Posted by: K | September 02, 2007 at 10:39 PM
Nevertheless, some people do seem to socialize at work, even if I don't understand it.
But I guess we can agree that it's definitely not an option for a man in a male-dominated field, OK? Can we not agree that even a fairly typical 25 year old man, if he graduates single and works in a male-dominated technical workplace
But here's the thing ... what about all the men who work in factories and in construction and so on? Most of those workplaces are heavily (or completely) male-dominated, yet those guys don't seem to have too much trouble finding women.
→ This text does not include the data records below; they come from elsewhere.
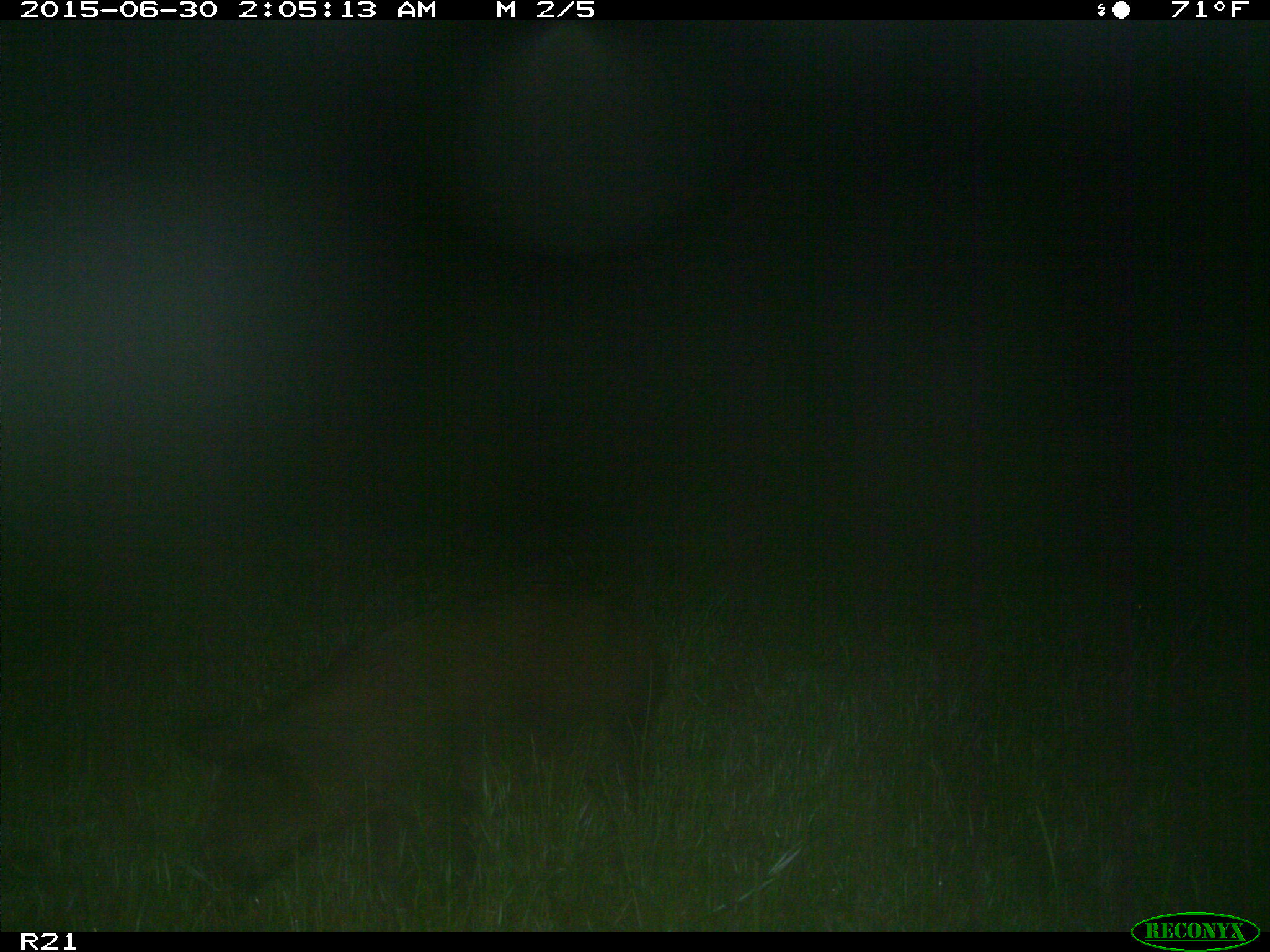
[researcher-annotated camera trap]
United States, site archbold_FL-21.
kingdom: Animalia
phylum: Chordata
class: Mammalia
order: Artiodactyla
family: Suidae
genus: Sus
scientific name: Sus scrofa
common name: wild boar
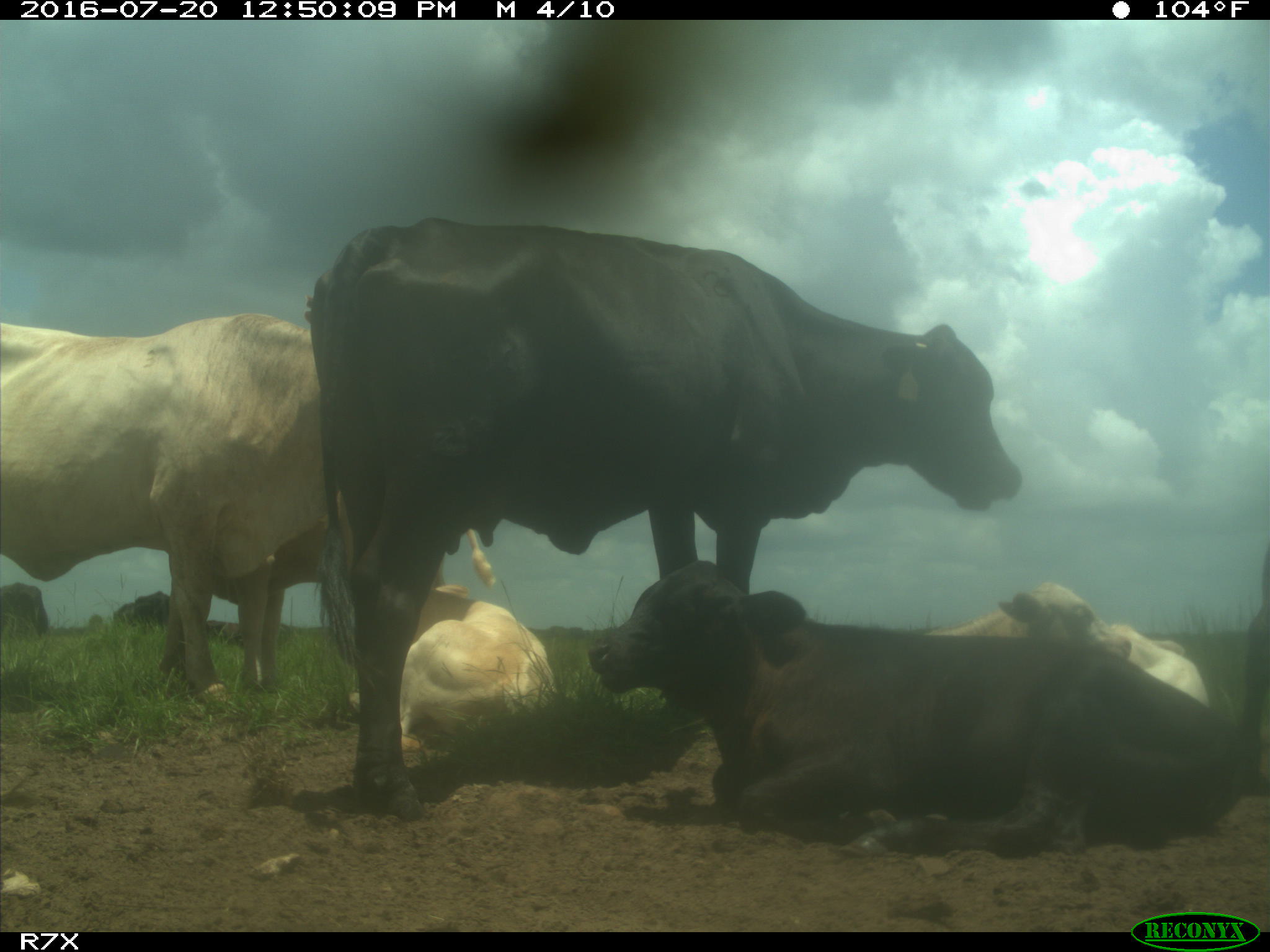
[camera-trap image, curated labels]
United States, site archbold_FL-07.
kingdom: Animalia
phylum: Chordata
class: Mammalia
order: Artiodactyla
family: Bovidae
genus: Bos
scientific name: Bos taurus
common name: domestic cow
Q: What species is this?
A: Bos taurus (domestic cow).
Nothing like the woes of IT and other technical nerds.
Posted by: Peter | September 02, 2007 at 11:28 PM
what about all the men who work in factories and in construction and so on?
I've established that even many highly-educated yuppieish people meet their spouses before entering the workforce. John T. Molloy's book about marriage pointed out that the non-college classes marry sooner. Granted, he seemed to assume meeting one's partner later, but I don't think it's a stretch at all to see a higher portion of these guys marrying high school sweethearts or ortherwise using the youthful network in the town they grew up in. I guess I focused my attention on the middle-class or higher college graduates, saying that certis paribus, a coed career is better.
(I forgot one anecdote in above: A very good friend married a girl he’d known since high school shortly after earning his degree in Spanish from a state teacher’s college, where he was significantly smarter than his classmates. He works in construction.)
Secondly, as Steve Salier points out, working-class men have absolutely no voice in the mainstream media except Mike Judge. And they're not prominent in blogs such as this one. So if they did struggle, we wouldn't hear about it. There probably *are* a lot of single male factory workers and miners floating around (Alaska is populated almost entirely by these types!). Even if they did gripe, many people would say they deserve it for being a loser whose career is a "job Americans won't do."
Also, perhaps the hourly nature of those jobs helps? A 19 year old construction guy with an income and no school debt probably spends more time chasing girls than his counterpart who is stuck in some university computer lab incurring debt.
But, finally, I do agree with you: I was focusing more on how career affects one’s opportunities (at-bats). When we look at what it does to a person’s attractiveness (batting average), IT jobs do hurt for men. A creative writing guy not only is exposed to women all the time, but he’s good with words and women find his career pleasant and comprehensible. Construction workers, firemen, and police have an air of macho ruggedness and physical muscularity, yet financially are protected by union and civil service. Other white-collar jobs (Wall Street / BIGLAW / medicine) offer high pay and prestige. But an IT guy is seen as wimpy, yet also boring and low-status (HalfSigma's "brown people speaking barely intelligible English").